Besides, there are only so many good ideas out there, and it seems like they’ve all been claimed. Honestly, does the world really NEED another small-time donut shop? As tasty as donuts are, we’d venture to say “no.” So why bother?

Well, some people did bother. And they succeeded while doing so. Rather than sit around and concoct some epic, grandiose vision of their theoretical dream company, these guys found a niche that could be filled in just about the simplest way possible. And now we’re kicking ourselves because we didn’t think of it first. As should you all.
Apartment List

Craigslist blows, especially when you’re looking for a place to live. It seems like 80% of what gets posted there are just a bunch of scams. “You mean, all I have to do is mail you a check for $1000 and you send me the key to this apartment I don’t get to even tour first? Sign me the hell up!”

Well, Apartment List to the rescue! Its founders recognized the public’s clamoring for an easy-to-use aggregate site that would list all the apartments available for rent in just about any zip code in the country, but without the disorganized chaos that Craigslist invites. All the houses are real, the information is as accurate as can be, and you don’t need to access a new website for every city you’re researching.

Apartment List doesn’t do anything new, it just does everything better.

Radio’s great, except for the part where we have little control over what we hear. Aside from somehow making it on the air to request one song, you’re pretty much at mercy of the station DJ until you flip the dial to something else.

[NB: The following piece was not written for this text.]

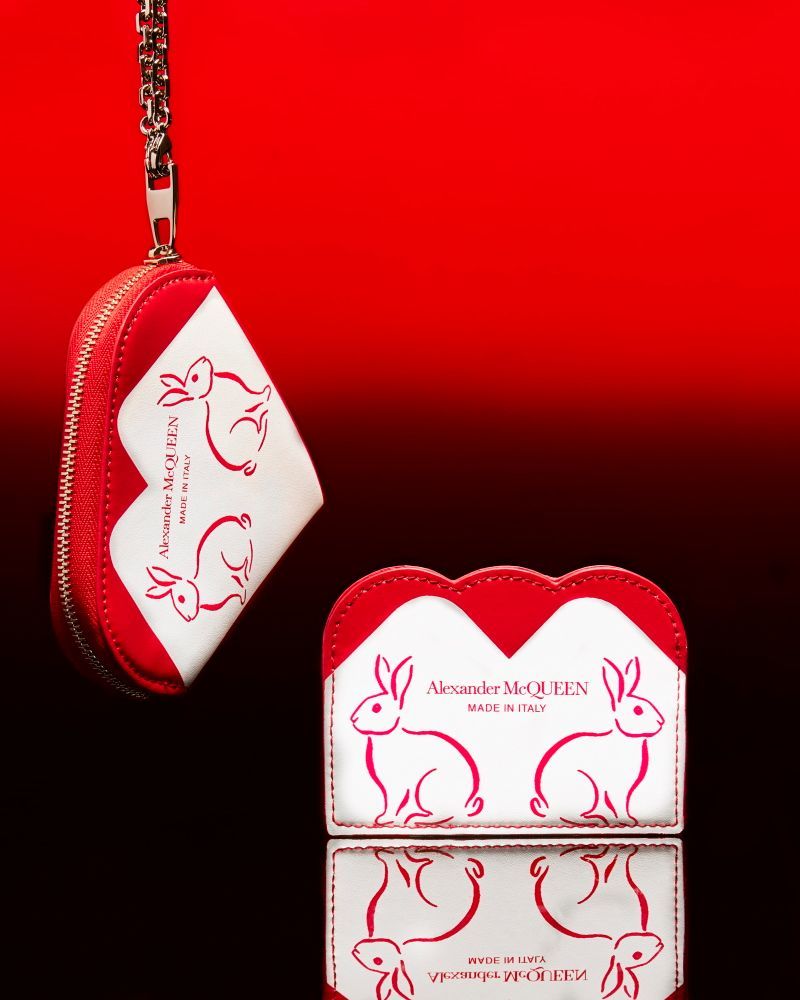 Louis Vuitton Chinese New Year Capsule Collection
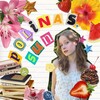 Логотип телеграм канала @polinas_sunbooks — polinas.sun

But then you’re at the mercy of THAT DJ! Will the cycle ever be unbroken?

Yes. The little musical startup called Pandora quickly transformed into an uber-popular powerhouse, based on the simplest of human desires – control. Pandora allows its listeners to customize their radio station by liking certain artists; the computer than adds similar artists to the playlist, creating a playlist comprised entirely of stuff you like, not some DJ.

And in the off chance that Pandora screws up and adds a song you hate? Simply dislike it, and you’ll never hear it again. If you wanted that kind of power with regular radio, you’d have to buy the station and delete the offending artist from its playlist. If you have that kind of money, by all means buy away. For the rest of us, Pandora’s a godsend.

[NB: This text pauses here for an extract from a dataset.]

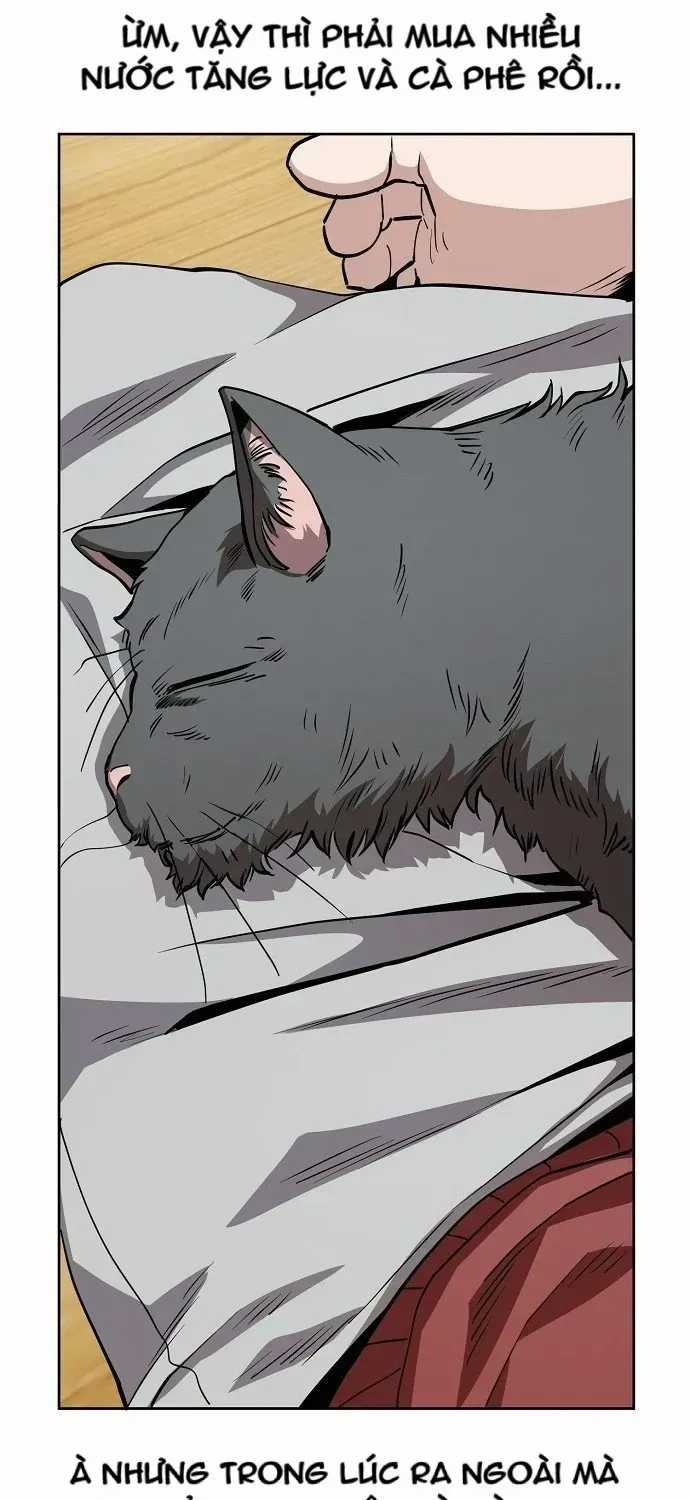 Unemployed Gye Baeksun - Chapter 38 - Trang 12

If you’re carless for a spell, or stuck in a city without reliable transportation, you’ve probably thought it would be great if somebody would start up a service where you could simply order up a ride and get it quick as can be. After all, the alternatives are either expensive (taxis) or potentially deadly (hitchhiking. Also, taxis.)

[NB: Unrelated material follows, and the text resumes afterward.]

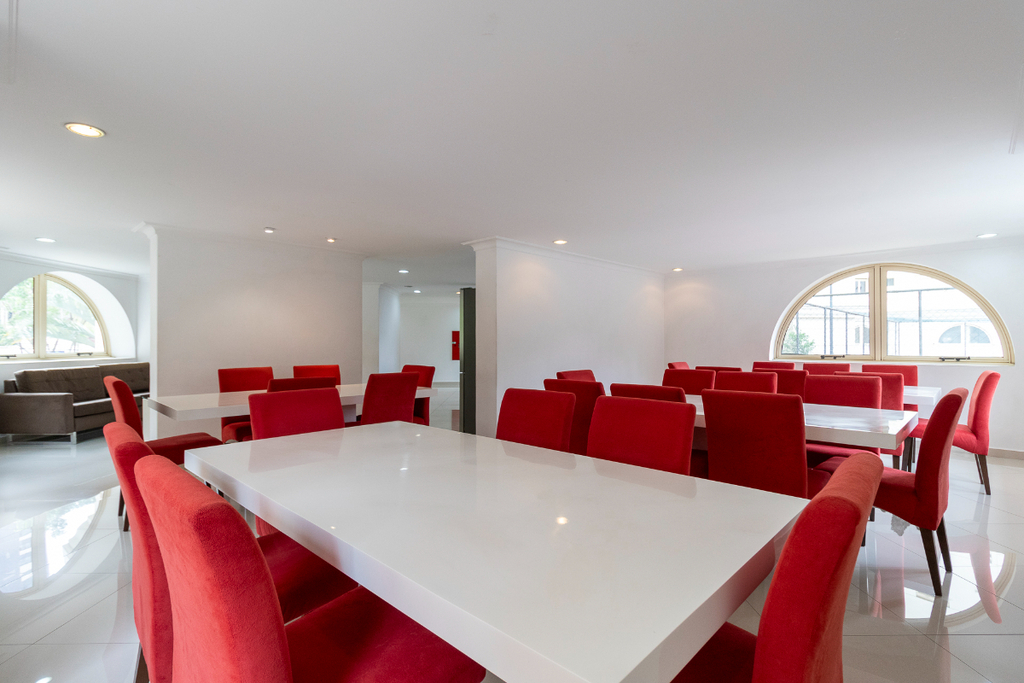 Apartamento, 3 quartos, 127 m² - Foto 23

Lyft is that service you’ve been dreaming about and are now pissed you didn’t act upon. Download the app, and for a small fee, you can order a ride. A car bearing the company’s trademark fuzzy pink mustache will come to you and take you where you want to go. It’s a hell of a lot easier than hailing a cab, and a hell of a lot more sanitary than talking the bus.

In addition, anyone with a clean driving and criminal record can sign up to be a Lyft driver. It’s a fun and easy way to make a little extra cash, plus you get to stick a big pink mustache on your car’s bumper. We don’t care how tough or manly you think you are – your life will always be better with a big pink mustache somewhere in it.